PROVIDED TEXT =
================
The specular highlights on faces definitely look wrong to me though I struggle to describe why. Shadows and diffuse lighting is a totally different story, though. Look at how it completely deletes the shadow of the steeple on the right hand side[1], or how it completely eliminates the shadows on this guy's face and jacket. Overcast lighting is an easy cheat for hyper-realism[3] and almost every single scene shown has softened or absent shadows and more diffuse light.
As an aside, I'm starting to wonder if they are modifying engine settings when switching it on and off. There's clearly some amount of accumulation it has to do and its impossible to frame-by-frame a video of a monitor, but in [1] the first frame snaps from a dynamic shadow of the steeple to a generic small blob shadow, then gets entirely eliminated on the next frame.
Hmm, I do see the shadows being removed in the links you have, and have noticed that the backgrounds do look like their lighted differently from the original, but was wondering if that is just because the AI lights things differently? - they did say that these AI effects are done with the actual 3d assets themselves and is not just some type of filter that run over the existing images, so could see how the lighting could change quite a bit.
================
Dataset excerpts

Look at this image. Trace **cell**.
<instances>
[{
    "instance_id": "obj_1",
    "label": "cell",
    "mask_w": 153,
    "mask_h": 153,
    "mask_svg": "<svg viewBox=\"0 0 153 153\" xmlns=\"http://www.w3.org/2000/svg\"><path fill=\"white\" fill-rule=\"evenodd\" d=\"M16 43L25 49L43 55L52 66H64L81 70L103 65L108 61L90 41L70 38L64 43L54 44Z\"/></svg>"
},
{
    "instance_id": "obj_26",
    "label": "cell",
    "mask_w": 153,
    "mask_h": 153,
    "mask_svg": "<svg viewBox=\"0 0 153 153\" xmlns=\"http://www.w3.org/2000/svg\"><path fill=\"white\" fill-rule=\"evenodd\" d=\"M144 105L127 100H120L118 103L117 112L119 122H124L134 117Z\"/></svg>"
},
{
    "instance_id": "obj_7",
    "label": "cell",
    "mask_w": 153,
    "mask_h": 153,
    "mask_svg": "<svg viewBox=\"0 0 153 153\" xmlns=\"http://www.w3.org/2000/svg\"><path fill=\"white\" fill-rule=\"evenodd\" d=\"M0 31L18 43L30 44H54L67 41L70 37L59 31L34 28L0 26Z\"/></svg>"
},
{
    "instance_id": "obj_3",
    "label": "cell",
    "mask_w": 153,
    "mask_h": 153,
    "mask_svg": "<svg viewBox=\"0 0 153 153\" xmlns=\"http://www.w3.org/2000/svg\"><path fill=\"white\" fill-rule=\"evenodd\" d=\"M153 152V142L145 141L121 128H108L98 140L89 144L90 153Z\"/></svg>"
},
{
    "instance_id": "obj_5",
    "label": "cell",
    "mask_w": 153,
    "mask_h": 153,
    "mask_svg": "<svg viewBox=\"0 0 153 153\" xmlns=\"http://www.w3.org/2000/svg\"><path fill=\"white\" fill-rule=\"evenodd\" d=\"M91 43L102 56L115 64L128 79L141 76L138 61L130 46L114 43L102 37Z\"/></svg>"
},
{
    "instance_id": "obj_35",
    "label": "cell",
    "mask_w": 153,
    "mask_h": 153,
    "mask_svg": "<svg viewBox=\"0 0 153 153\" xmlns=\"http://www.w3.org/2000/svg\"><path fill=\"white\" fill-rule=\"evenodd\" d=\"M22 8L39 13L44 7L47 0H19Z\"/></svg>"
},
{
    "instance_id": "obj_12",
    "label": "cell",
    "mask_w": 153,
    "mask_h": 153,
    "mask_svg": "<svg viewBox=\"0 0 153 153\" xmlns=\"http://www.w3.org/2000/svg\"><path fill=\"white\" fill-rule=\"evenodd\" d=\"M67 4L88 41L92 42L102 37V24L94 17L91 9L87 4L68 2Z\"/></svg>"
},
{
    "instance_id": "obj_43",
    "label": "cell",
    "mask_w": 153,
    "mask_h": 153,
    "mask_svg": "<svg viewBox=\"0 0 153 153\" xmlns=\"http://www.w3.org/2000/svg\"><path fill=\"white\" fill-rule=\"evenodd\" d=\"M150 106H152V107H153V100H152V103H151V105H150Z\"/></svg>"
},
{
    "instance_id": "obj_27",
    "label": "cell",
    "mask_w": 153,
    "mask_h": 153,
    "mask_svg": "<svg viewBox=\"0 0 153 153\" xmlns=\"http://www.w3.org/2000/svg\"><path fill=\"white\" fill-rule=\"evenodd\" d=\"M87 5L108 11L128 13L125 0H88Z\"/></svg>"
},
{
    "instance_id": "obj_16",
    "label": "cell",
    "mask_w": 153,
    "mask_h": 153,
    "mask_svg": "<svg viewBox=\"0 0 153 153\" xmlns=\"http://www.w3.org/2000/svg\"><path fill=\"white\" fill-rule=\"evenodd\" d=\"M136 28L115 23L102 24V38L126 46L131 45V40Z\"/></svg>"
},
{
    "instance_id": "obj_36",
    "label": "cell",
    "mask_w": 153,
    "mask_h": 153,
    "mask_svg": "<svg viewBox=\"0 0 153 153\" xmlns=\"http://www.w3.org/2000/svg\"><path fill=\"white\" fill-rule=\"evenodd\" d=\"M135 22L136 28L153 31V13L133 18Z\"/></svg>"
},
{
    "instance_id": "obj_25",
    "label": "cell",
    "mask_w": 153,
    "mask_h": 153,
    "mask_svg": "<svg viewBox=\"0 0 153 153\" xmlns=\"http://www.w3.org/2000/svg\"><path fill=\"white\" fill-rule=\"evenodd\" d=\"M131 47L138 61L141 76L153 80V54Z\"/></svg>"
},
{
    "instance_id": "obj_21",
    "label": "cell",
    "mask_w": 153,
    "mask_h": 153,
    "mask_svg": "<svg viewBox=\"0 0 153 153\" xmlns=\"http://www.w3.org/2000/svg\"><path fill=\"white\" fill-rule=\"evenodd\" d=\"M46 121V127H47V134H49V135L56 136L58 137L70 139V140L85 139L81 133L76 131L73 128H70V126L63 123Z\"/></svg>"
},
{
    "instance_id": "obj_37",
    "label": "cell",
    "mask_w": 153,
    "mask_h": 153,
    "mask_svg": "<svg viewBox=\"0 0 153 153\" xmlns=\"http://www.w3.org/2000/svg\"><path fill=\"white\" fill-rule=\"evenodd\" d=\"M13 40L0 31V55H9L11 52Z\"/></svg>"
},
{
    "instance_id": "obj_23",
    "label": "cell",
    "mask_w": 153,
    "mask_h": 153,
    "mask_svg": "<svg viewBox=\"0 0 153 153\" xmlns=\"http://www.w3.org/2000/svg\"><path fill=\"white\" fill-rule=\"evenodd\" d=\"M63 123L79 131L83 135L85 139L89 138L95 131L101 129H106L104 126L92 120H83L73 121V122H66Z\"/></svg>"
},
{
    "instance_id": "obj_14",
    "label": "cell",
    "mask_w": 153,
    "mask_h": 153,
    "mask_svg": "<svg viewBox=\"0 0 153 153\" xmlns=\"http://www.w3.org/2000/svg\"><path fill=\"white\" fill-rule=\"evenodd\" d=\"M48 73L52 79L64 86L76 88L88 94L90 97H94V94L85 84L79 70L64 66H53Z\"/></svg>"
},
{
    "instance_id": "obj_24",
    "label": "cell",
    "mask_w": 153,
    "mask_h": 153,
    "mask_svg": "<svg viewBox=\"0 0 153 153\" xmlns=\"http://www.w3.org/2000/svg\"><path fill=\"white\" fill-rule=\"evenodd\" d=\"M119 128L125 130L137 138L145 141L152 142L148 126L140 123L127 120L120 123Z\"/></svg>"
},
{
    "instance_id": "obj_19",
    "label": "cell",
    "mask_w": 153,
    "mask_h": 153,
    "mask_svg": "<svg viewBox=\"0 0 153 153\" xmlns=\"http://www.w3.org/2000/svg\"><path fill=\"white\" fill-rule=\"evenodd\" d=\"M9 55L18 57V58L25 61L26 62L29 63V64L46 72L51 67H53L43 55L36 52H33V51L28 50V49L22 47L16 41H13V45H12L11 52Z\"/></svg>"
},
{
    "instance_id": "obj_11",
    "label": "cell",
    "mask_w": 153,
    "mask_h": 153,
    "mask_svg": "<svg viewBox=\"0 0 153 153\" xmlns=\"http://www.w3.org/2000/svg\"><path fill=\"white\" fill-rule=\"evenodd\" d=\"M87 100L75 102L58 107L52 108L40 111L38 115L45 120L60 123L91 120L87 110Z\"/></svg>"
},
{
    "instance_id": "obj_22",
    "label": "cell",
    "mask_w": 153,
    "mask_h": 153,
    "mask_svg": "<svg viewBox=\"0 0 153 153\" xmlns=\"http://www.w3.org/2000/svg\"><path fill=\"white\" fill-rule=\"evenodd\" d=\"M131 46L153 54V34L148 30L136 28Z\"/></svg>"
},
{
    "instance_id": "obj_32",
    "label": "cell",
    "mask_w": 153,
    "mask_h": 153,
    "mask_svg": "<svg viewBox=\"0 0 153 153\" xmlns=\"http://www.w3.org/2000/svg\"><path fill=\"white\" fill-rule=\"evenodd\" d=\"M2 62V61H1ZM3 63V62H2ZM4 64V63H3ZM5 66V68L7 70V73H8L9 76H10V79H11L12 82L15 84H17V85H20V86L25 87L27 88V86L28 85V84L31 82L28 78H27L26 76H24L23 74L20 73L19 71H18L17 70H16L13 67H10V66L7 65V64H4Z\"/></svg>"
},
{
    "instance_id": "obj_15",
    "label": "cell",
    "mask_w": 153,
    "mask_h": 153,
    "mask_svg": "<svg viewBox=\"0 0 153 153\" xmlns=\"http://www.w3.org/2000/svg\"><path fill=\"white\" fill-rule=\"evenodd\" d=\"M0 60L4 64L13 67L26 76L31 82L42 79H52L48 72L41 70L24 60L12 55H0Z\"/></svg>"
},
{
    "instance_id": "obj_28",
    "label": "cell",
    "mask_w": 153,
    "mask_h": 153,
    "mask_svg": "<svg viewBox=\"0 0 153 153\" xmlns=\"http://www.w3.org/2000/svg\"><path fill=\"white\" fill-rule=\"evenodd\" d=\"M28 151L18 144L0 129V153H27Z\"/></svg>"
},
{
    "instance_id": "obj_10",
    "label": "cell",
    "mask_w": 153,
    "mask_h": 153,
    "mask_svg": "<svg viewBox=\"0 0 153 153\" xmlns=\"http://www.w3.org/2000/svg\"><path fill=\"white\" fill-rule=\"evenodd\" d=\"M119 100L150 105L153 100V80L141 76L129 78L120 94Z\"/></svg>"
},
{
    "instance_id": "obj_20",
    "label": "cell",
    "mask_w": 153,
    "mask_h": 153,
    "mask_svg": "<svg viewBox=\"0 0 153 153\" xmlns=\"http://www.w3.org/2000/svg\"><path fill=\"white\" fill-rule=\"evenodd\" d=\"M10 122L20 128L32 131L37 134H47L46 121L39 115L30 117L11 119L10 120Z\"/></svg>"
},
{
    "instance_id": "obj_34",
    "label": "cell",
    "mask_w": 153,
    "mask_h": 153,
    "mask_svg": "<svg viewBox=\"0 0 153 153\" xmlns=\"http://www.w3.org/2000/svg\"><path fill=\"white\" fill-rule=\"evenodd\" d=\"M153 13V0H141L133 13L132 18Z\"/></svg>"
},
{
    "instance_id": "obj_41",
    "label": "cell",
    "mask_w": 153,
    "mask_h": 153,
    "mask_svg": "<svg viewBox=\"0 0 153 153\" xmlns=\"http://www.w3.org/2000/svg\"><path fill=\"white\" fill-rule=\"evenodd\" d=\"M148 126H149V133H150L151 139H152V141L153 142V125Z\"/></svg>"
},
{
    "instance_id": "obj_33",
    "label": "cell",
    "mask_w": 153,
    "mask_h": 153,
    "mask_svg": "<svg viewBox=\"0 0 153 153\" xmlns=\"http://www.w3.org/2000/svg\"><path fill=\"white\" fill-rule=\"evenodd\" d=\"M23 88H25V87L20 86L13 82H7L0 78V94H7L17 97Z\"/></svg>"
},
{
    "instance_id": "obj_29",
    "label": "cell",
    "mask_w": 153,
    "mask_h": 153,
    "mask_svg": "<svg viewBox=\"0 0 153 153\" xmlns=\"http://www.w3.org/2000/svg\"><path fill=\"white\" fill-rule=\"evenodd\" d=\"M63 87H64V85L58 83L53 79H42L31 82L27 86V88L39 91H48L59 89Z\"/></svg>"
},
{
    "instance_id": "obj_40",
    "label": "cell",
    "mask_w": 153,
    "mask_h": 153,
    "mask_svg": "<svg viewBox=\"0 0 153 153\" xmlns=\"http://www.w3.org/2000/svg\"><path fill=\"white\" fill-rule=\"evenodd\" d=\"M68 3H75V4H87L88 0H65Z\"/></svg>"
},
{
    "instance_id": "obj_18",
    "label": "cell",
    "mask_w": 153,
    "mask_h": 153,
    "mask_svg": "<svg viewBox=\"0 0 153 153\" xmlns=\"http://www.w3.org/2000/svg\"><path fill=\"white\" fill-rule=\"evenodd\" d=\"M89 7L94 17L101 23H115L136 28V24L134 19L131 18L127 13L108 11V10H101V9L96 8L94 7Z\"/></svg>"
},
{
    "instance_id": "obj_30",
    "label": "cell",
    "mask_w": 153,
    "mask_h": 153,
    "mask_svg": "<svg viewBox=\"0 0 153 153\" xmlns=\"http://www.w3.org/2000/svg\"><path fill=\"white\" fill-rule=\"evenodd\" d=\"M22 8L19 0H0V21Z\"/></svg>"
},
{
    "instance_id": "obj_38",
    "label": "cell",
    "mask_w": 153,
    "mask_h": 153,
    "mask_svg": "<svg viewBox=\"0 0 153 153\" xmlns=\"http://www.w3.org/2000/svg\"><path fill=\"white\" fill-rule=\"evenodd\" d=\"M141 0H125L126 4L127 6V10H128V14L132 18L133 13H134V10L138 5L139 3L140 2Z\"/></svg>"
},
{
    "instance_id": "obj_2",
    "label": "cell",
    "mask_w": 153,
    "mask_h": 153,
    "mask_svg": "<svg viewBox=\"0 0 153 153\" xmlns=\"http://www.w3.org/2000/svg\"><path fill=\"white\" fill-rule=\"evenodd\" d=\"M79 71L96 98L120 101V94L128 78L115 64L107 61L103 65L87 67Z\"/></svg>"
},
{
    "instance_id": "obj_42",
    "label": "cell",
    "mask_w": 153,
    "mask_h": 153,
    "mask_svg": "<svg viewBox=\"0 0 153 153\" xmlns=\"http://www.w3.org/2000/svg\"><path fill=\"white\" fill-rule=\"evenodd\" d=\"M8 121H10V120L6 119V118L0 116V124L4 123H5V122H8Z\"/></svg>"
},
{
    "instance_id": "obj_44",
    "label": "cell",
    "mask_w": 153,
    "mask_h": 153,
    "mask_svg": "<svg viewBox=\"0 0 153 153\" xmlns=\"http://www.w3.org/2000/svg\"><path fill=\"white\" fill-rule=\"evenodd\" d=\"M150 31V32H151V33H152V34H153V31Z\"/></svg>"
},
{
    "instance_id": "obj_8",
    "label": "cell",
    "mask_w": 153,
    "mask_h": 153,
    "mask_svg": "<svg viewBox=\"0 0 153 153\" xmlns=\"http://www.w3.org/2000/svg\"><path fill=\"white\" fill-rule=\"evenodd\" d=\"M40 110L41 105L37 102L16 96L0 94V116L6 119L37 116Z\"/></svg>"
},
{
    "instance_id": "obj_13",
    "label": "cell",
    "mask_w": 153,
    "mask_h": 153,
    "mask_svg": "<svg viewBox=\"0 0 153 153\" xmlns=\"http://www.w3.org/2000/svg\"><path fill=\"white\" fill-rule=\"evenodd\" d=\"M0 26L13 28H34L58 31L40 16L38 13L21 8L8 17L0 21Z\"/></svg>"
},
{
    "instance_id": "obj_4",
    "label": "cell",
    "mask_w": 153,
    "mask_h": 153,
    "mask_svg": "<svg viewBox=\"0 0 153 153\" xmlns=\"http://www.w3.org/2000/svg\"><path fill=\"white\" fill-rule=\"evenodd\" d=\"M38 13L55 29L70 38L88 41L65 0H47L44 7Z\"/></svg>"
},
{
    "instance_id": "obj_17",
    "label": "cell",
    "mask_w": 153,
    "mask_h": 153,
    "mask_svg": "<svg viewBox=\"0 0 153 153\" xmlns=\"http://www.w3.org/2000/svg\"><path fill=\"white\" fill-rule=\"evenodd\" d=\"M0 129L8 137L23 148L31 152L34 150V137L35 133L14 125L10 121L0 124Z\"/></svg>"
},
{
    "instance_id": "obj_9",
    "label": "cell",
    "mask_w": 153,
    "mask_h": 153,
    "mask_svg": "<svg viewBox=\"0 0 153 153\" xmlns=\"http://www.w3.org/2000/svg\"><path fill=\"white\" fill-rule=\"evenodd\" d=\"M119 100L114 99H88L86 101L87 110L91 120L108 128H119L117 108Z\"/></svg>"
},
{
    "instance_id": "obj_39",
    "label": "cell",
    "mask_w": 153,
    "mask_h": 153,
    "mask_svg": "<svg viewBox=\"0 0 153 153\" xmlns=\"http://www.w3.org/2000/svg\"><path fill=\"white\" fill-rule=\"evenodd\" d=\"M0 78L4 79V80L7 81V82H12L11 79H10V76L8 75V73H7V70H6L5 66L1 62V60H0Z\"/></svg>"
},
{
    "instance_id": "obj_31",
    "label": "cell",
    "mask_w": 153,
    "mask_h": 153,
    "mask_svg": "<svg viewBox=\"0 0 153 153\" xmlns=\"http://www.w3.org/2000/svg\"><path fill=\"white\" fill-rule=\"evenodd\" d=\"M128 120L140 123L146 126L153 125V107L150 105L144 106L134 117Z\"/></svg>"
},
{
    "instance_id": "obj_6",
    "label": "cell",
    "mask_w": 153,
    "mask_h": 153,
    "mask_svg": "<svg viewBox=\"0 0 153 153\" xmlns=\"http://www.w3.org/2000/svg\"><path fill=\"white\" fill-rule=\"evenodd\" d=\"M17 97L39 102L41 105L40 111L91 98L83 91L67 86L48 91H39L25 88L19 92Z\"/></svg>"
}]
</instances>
================
EXERCISE DESCRIPTION =
In the lighting discussion, what is described as an easy cheat for hyper-realism?

YOUR RESPONSE =
Overcast lighting.